Everyone had cried from the slashing vines and bashing trees except Ron. He cried later from what he saw beneath the water. Milo was happy to see him cry. He didn't know why, but he was glad to see Ron wasn't always trying to act better him. They'd been friends forever, but Ron had always been the same type of egotistical asshole. The one silver lining about being trapped in this forest was it finally knocked Ron off his 11-year-old pedestal. They were all pieces of meat for this forest to play with.

"I think it's been at least nine hours?" Milo said.
"No, less that that, maybe five," Ron said. He was sitting further up the path from Melissa and Ron. He wouldn't go near the water.
"I'm starving, we should try to find some food," Melissa said, standing up.
"I'm not hungry, at least not yet," Ron said.
"It doesn't matter, we should try and find something," Milo said.
"I need a little bit more time, just a little more," Ron said.
Melissa looked up to the sky.
"Shouldn't it be night by now, it was two thirty when we got off the bus," she said.
"Yeah, there is no way the sun shouldn't be getting less bright, this is weird," Milo said.
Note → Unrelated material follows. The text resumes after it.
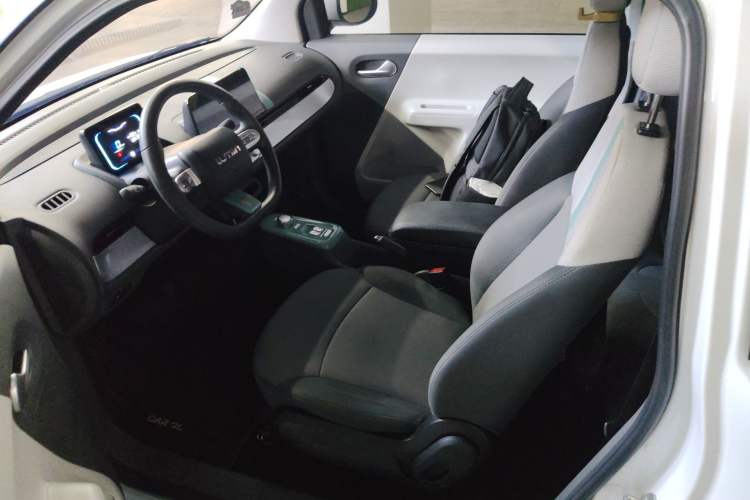 Used CHANGAN NEVO Lumin 2023 205km Xiangqin Version Left Front Seat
Milo walked further along the path, deeper into Snake Tooth Pass. Nothing moved but the edges of trees bending over the dirt-bumpy trail. There was a shape up a head, where the forest billowed upwards on a tree-etched hills. It was jagged, menacing, and full of moss.
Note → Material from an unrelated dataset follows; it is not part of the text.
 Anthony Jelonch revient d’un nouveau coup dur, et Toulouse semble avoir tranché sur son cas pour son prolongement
"Is that a machine?" Milo said. The trees bent downward like a collapsing tunnel. Melissa sprinted over to Milo.
"I see it, I see it!" She yelled, pointing.
"The trees are trying to hide it, look at them," Milo said.

The forest groaned like an old engine powering up. Another figure stood amongst the trees across from Ebner's island. It watched with five eyes beneath it's metallic mask. It needed more reactions from these children, especially the coward from the water.